◆ **Task prompt**: Reproduce the listing below exactly. Pictures do not belong in the copy.

◆ **Dataset section**:

============

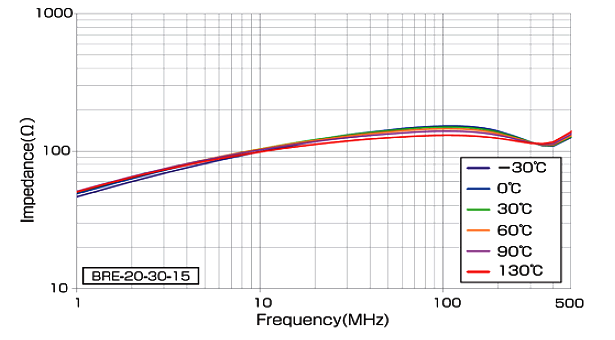 BRE - Impedance vs Temperature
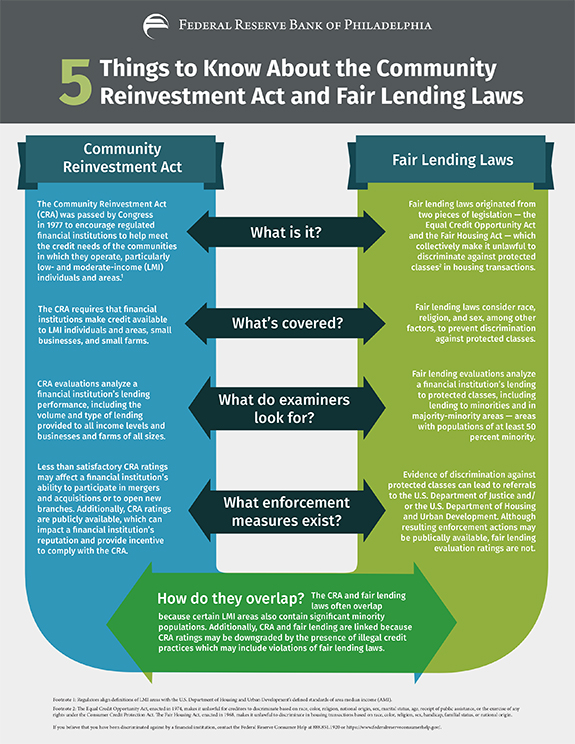 5 Things to Know About the Community Reinvestment Act and Fair Lending Laws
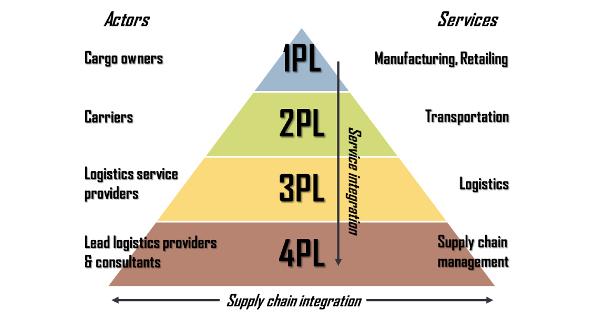 4PL - Fourth-party Logistics - Quarteirização Logística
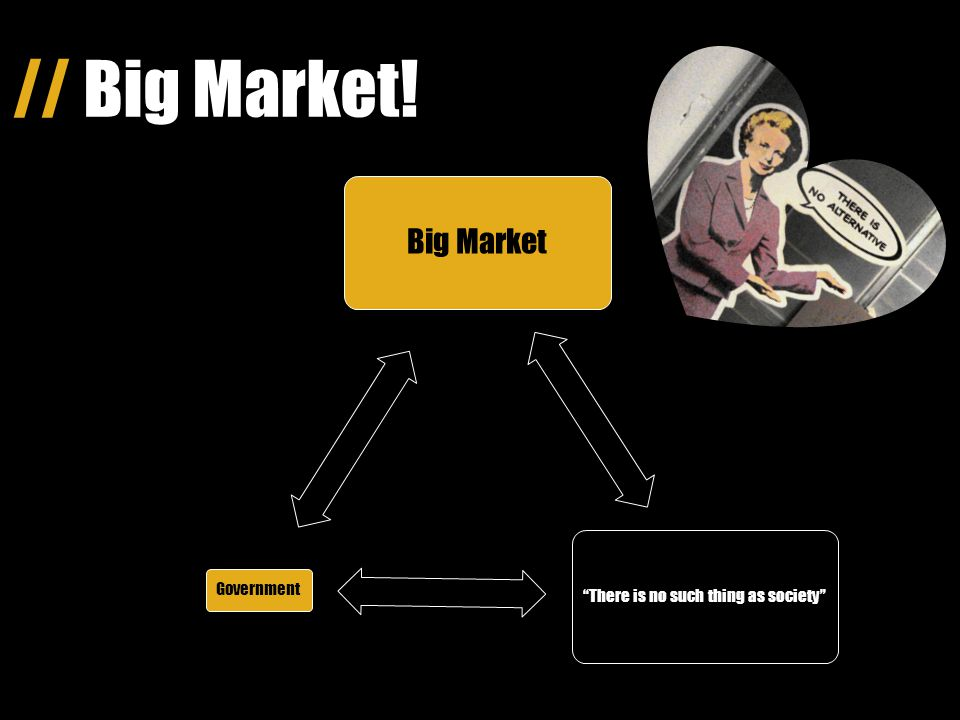 // Big Government! Small market There is no such thing as society Big Government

============

◆ **Reply**:
 BRE - Impedance vs Temperature
 5 Things to Know About the Community Reinvestment Act and Fair Lending Laws
 4PL - Fourth-party Logistics - Quarteirização Logística
 // Big Government! Small market There is no such thing as society Big Government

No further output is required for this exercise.